ARBEITSAUFTRAG 1: Fasse den Text über das Cannstatter Kurtheater in zwei Sätzen zusammen.

VORLIEGENDER TEXT:

Der Bau des „kleinen Sommertheaters“ wurde 1838 begonnen, die Ausmalung im Inneren Anfang 1840. Auf fünf Schiffen lieferte der bekannte Theatermaschinist Joseph Mühldorfer aus Mannheim die Bühnenmaschinerie und den reich gestalteten, zentralen Kronleuchter, ganz modern mit Gas betrieben.

Am 29. Mai 1840, zum Namenstag des Königs, fand die Eröffnung statt mit der Ballettpantomime „Der Zauberschlaf“. Mit der Sommersaison nahmen die Cannstatter ihr Kurtheater in Besitz.
Doch schon 1847, die laufenden Kosten waren dem König zu hoch geworden, schloss das Theater für die Öffentlichkeit, wurde nur noch sehr selten benutzt bei Einladungen fürstlicher Gäste in die Wilhelma.

ARBEITSAUFTRAG 2: Schreib die Liste unten vollständig noch einmal ab und tausche dabei jedes „Hotel“ gegen „Gasthaus“ aus, ohne sonst etwas zu ändern. Lass die Bilder in deiner Antwort weg.

ÜBUNGSDATEN:
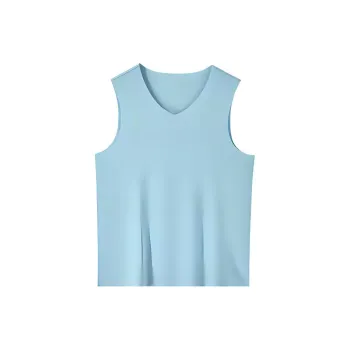 Manifen Men Tank Tops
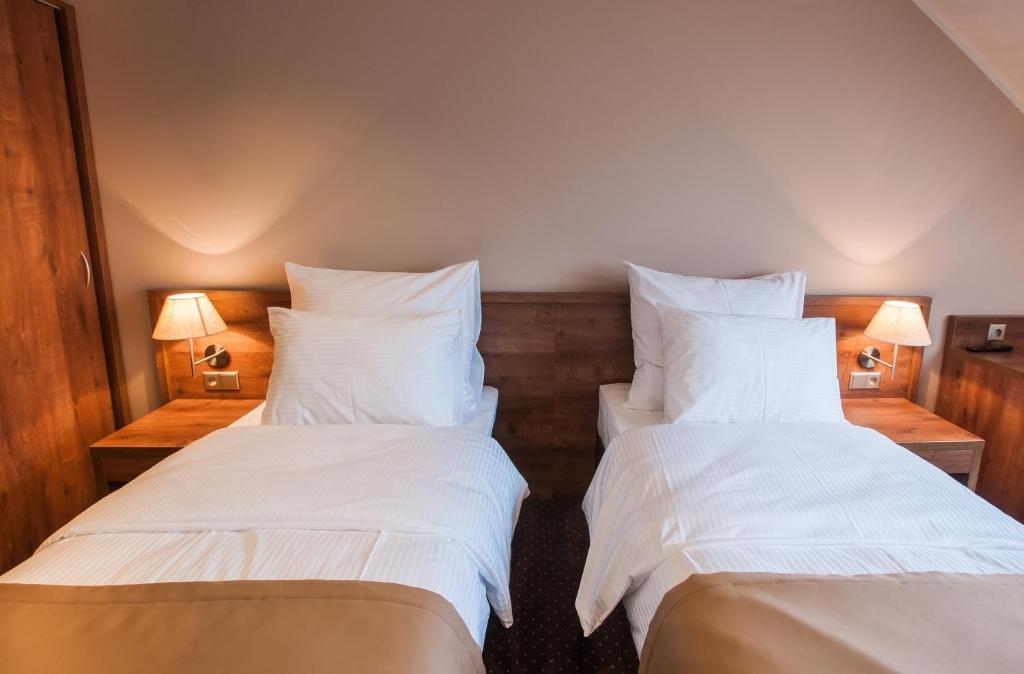 Hotel Gem Вроцлав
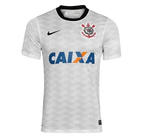 Corinthians 2012 I Home Jersey - Retro Version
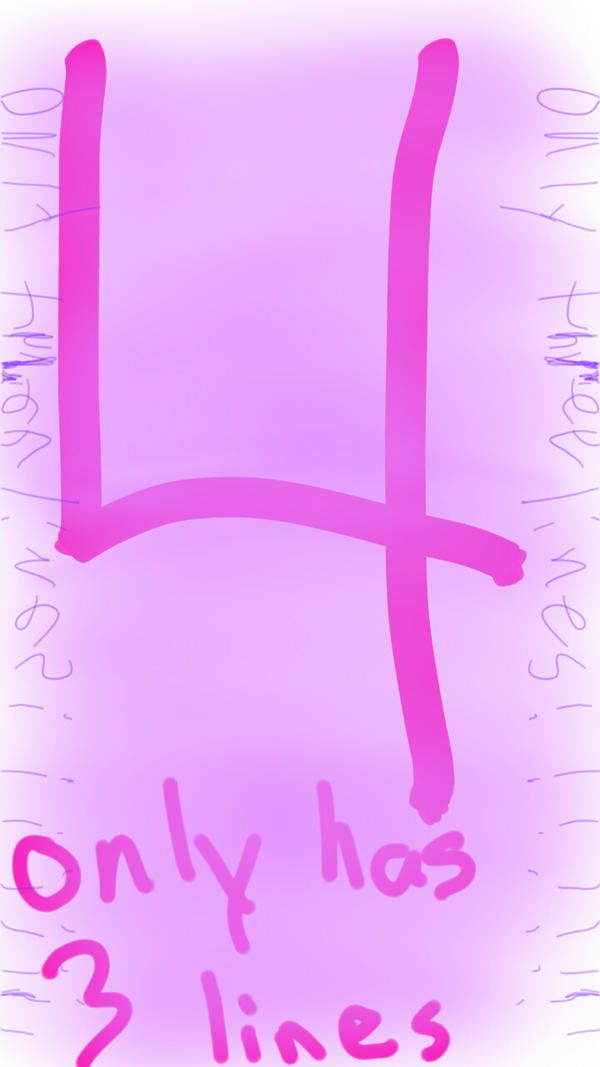 4 Is 3 By DarisPafekuto On DeviantArt 4-is-3-by-darispafekuto-on-deviantart
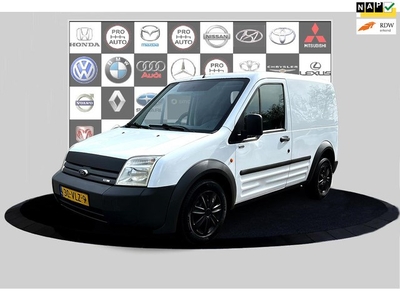 Ford Transit Connect T200S 1.8 TDCi airco rijd nog heel goed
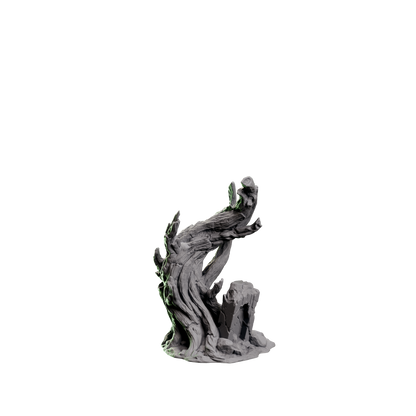 Malediction: Deathshroud Mire (Fallen Terrain)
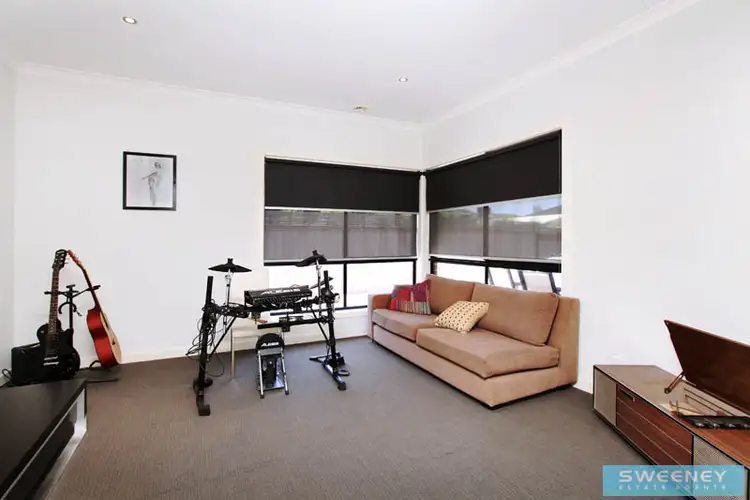 Fifth view of Homely house listing, 24 Wilkins Crescent, Burnside Heights VIC 3023
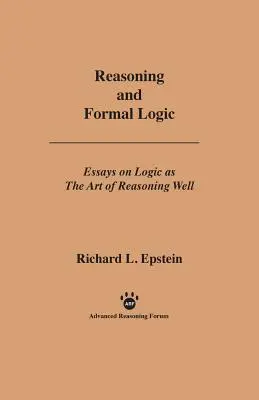 Rozumové myslenie a formálna logika - Reasoning and Formal Logic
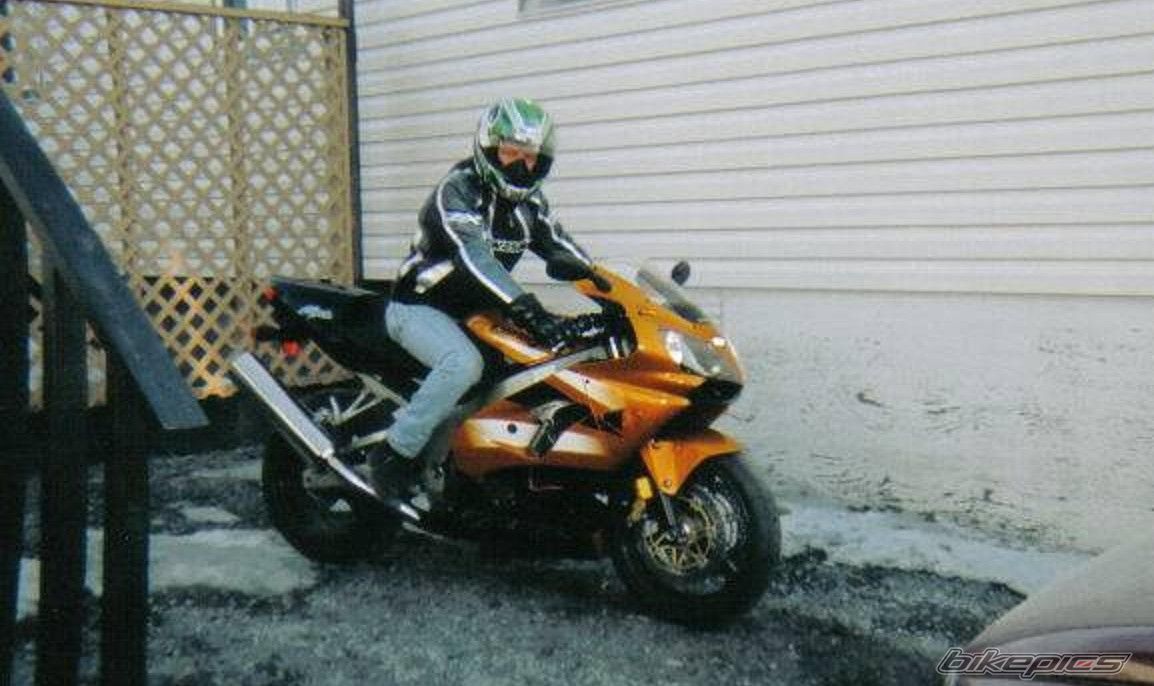 Bike Photo 2177555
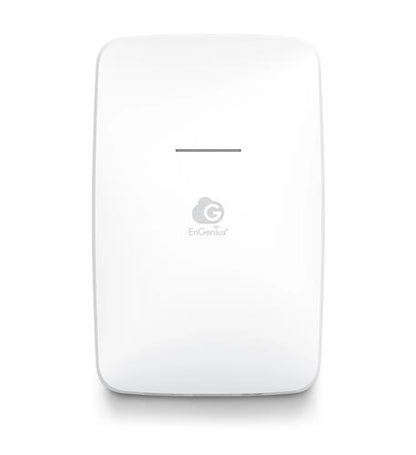 Cloud Managed Wall-Plate AP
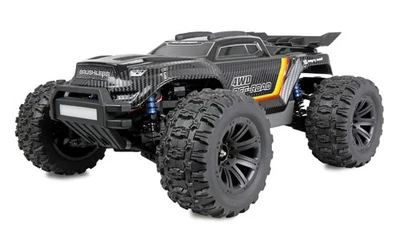 Hyper GO TX12 Truggy Brushless 1:12 RTR 60km/h AMEWI 22750 - Bild 1 von 4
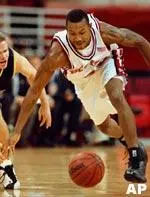 Cliff Crawford and the Wolfpack face No. 4 Virginia on Saturday.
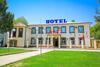 Hotel Art Samarqand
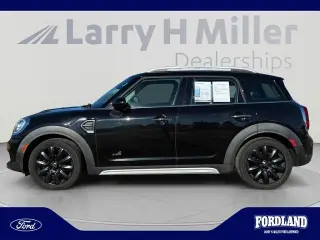 MINI Countryman 2019 AWD Cooper ALL4 4dr Crossover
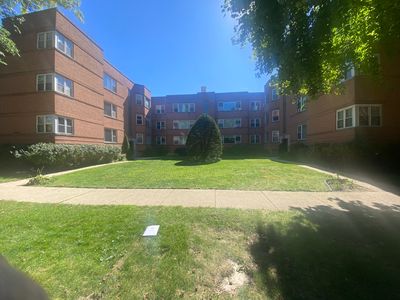 2637 W Fitch Ave #1E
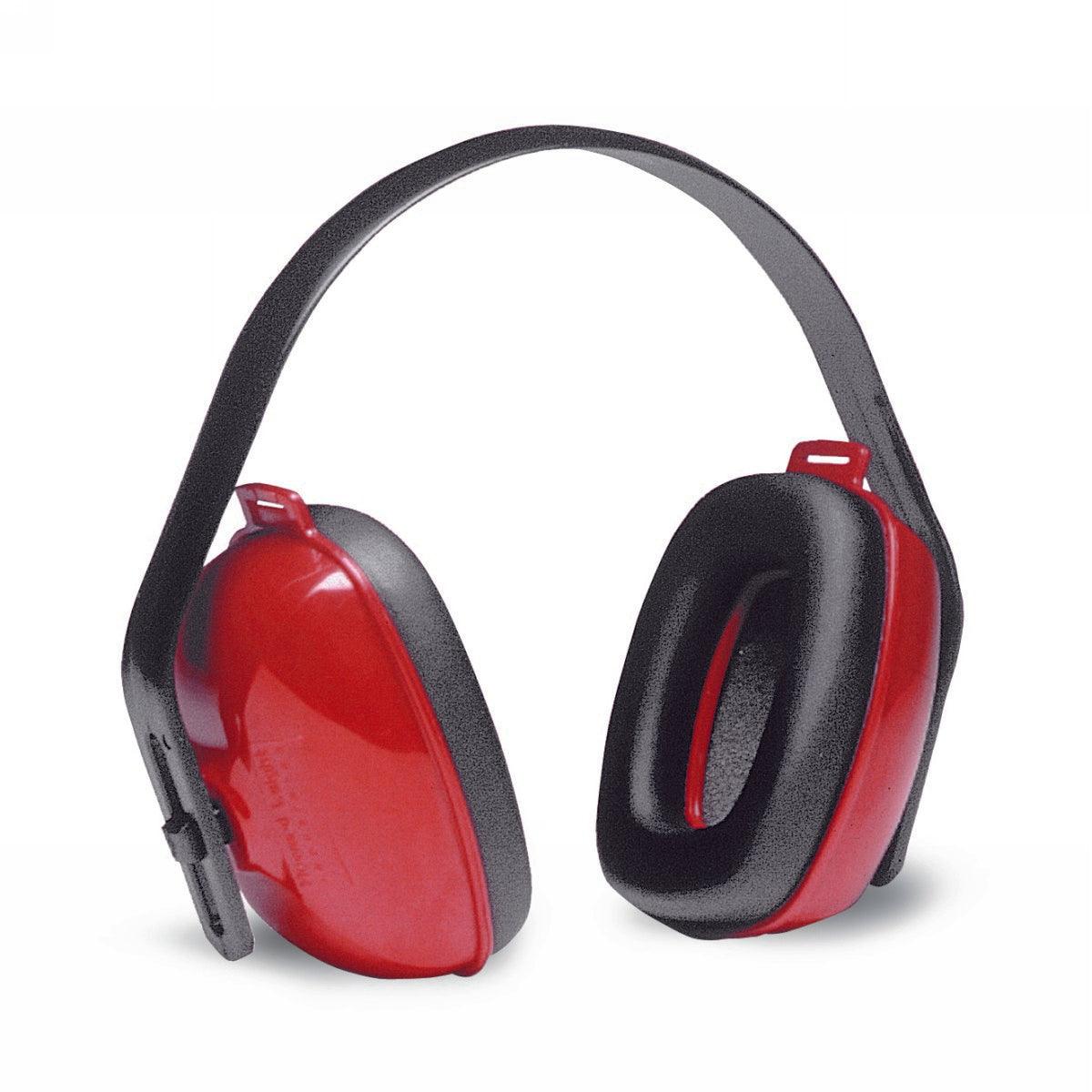 Ear protector - Noise Protecting Ear Muffs - Glowish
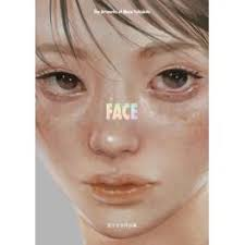 Facethe Artworks Of Mayu Yukisita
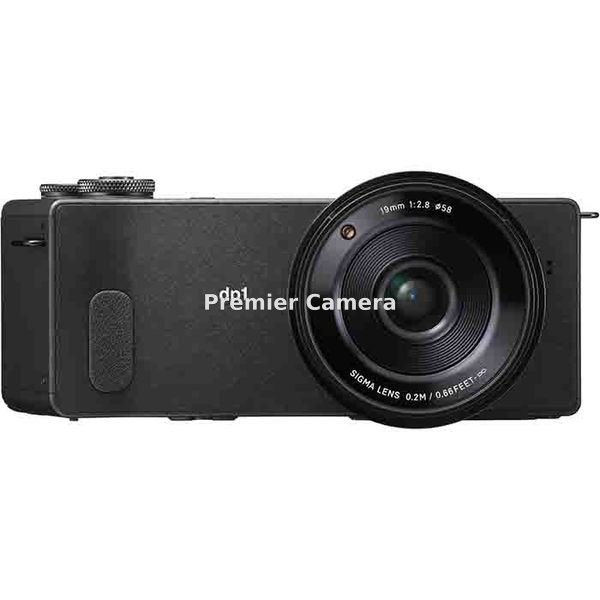 SIGMA dp1 Quattro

ANTWORT 1: Das kleine Sommertheater, dessen Bau 1838 begann, wurde am 29. Mai 1840, dem Namenstag des Königs, mit der Ballettpantomime „Der Zauberschlaf“ eröffnet, nachdem Joseph Mühldorfer aus Mannheim die Bühnenmaschinerie und einen gasbetriebenen Kronleuchter geliefert hatte. Weil dem König die laufenden Kosten zu hoch geworden waren, schloss das Theater schon 1847 für die Öffentlichkeit und wurde danach nur noch sehr selten bei Einladungen fürstlicher Gäste in die Wilhelma benutzt.

ANTWORT 2:
 Manifen Men Tank Tops
 Gasthaus Gem Вроцлав
 Corinthians 2012 I Home Jersey - Retro Version
 4 Is 3 By DarisPafekuto On DeviantArt 4-is-3-by-darispafekuto-on-deviantart
 Ford Transit Connect T200S 1.8 TDCi airco rijd nog heel goed
 Malediction: Deathshroud Mire (Fallen Terrain)
 Fifth view of Homely house listing, 24 Wilkins Crescent, Burnside Heights VIC 3023
 Rozumové myslenie a formálna logika - Reasoning and Formal Logic
 Bike Photo 2177555
 Cloud Managed Wall-Plate AP
 Hyper GO TX12 Truggy Brushless 1:12 RTR 60km/h AMEWI 22750 - Bild 1 von 4
 Cliff Crawford and the Wolfpack face No. 4 Virginia on Saturday.
 Gasthaus Art Samarqand
 MINI Countryman 2019 AWD Cooper ALL4 4dr Crossover
 2637 W Fitch Ave #1E
 Ear protector - Noise Protecting Ear Muffs - Glowish
 Facethe Artworks Of Mayu Yukisita
 SIGMA dp1 Quattro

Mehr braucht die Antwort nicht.